What the task requires ▸
Reproduce the part of the Chautauqua Lake article between "There appears to" and "to be done?", inclusive.

Passage provided ▸
────────────────
Sustaining The Road Ahead For Chautauqua Lake

Different stakeholders seem to have arrived at some similar conclusions now that the Chautauqua Lake Protection and Rehabilitation Agency has voted not to recommend the formation of a special lake tax district to the County Legislature.

There appears to be a sort of consensus brewing based on certain public statements and other discussions — that consensus being that we still need to prioritize, fund, and implement the annual maintenance programs that aim to improve lake conditions. However, the recent agency development begs another question. What options remain to sustainably fund the work to be done?

To start, let’s look at what we do have in place. Since around 2018 a key role of the Alliance has been to implement a consolidated local funding program that primarily supports in-lake maintenance programs on a yearly basis. Using funds largely provided by local charitable foundations and Chautauqua County (via occupancy tax), this program funds a large share of the annual work, which includes things like mechanical harvesting, chemical treatments aimed at two invasive plant species, near-shore cleanup, and the management/monitoring of newer invasive species. Longer-term work in the watershed such as stream stabilization and municipal sewer extension is typically funded by other sources, such as state or county programs. Looking at this existing framework, members of the agency and county leaders asked themselves a question: Could a tax district be used to consistently fund this annual work and ease the burden on existing funders? We now have more clarity on that particular question, but the topic of sustainability still lingers.
────────────────
Given data ▸
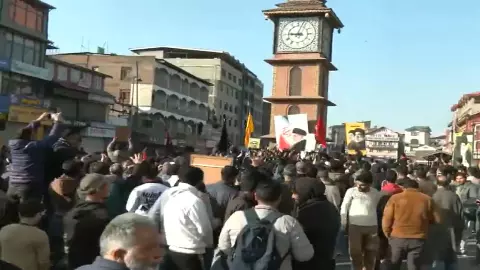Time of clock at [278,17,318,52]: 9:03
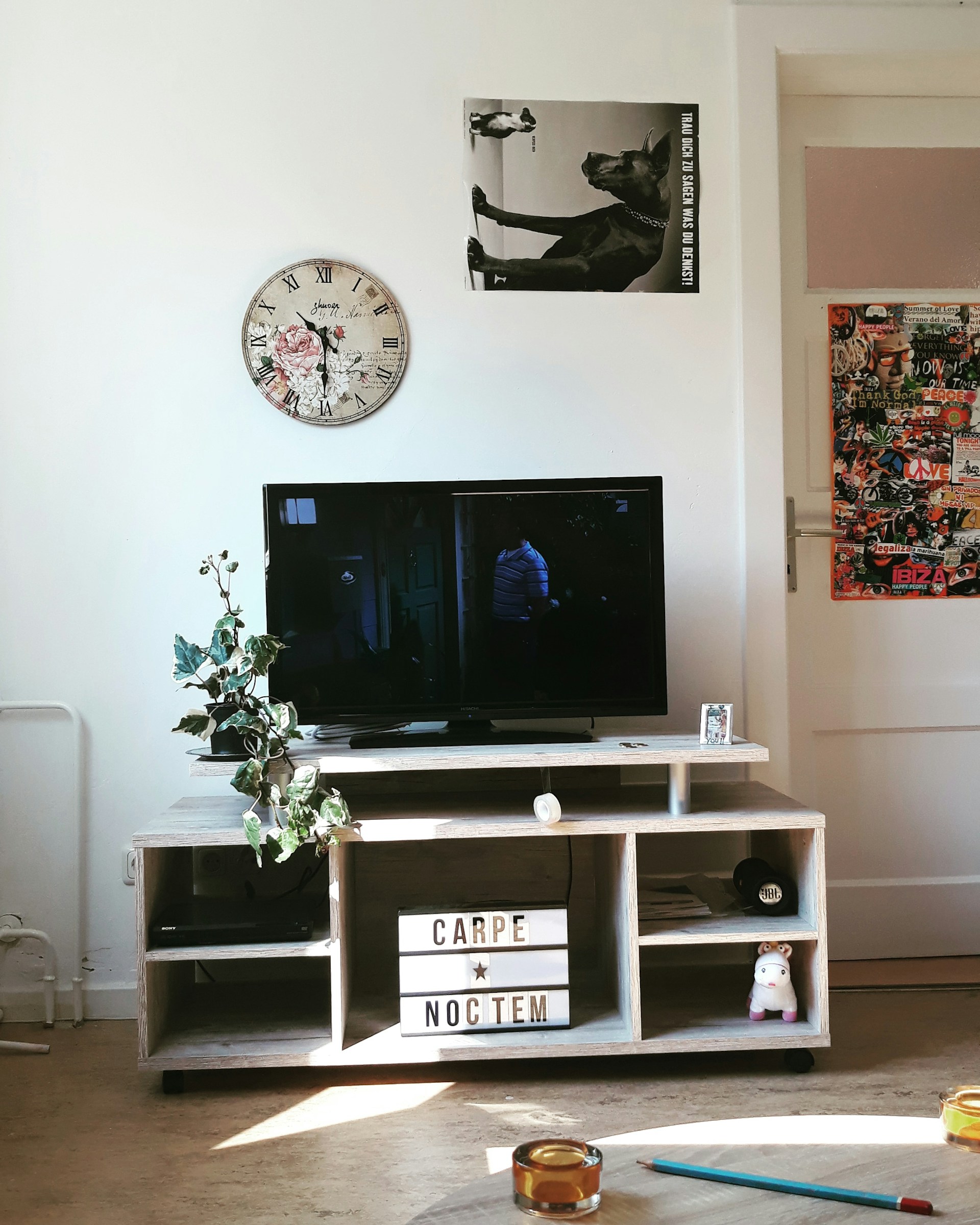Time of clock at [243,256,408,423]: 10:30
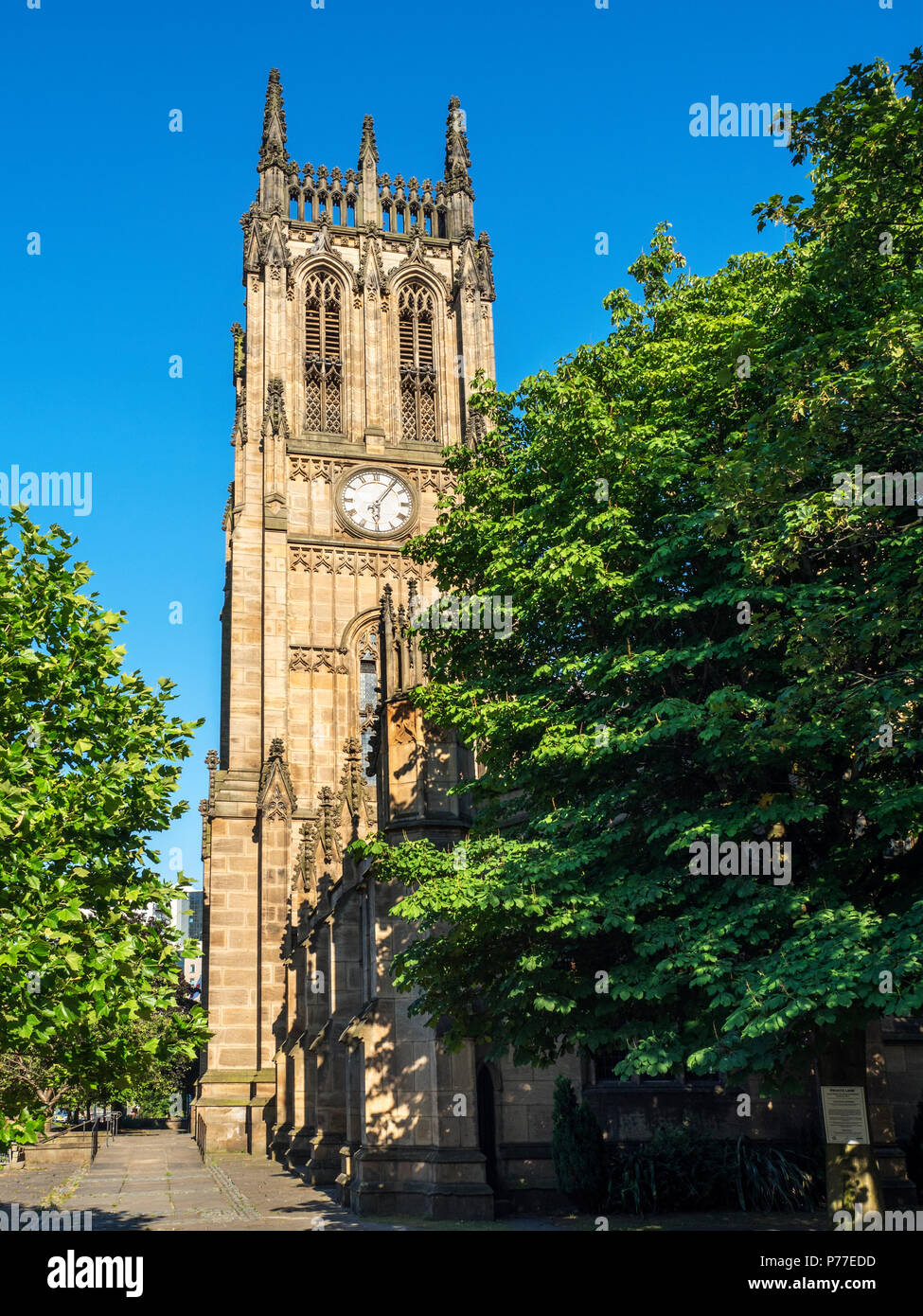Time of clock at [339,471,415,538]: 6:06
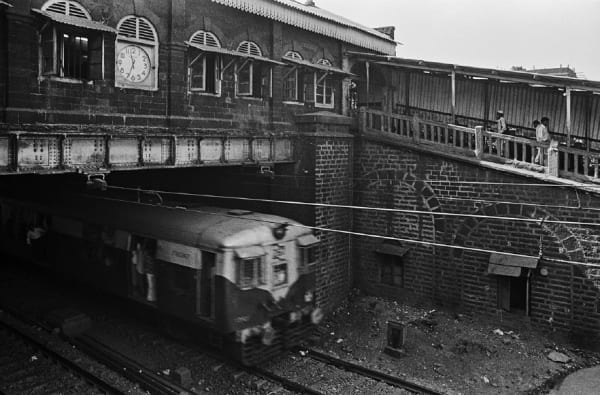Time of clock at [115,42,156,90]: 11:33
────────────────
Answer to this problem ▸
There appears to be a sort of consensus brewing based on certain public statements and other discussions — that consensus being that we still need to prioritize, fund, and implement the annual maintenance programs that aim to improve lake conditions. However, the recent agency development begs another question. What options remain to sustainably fund the work to be done?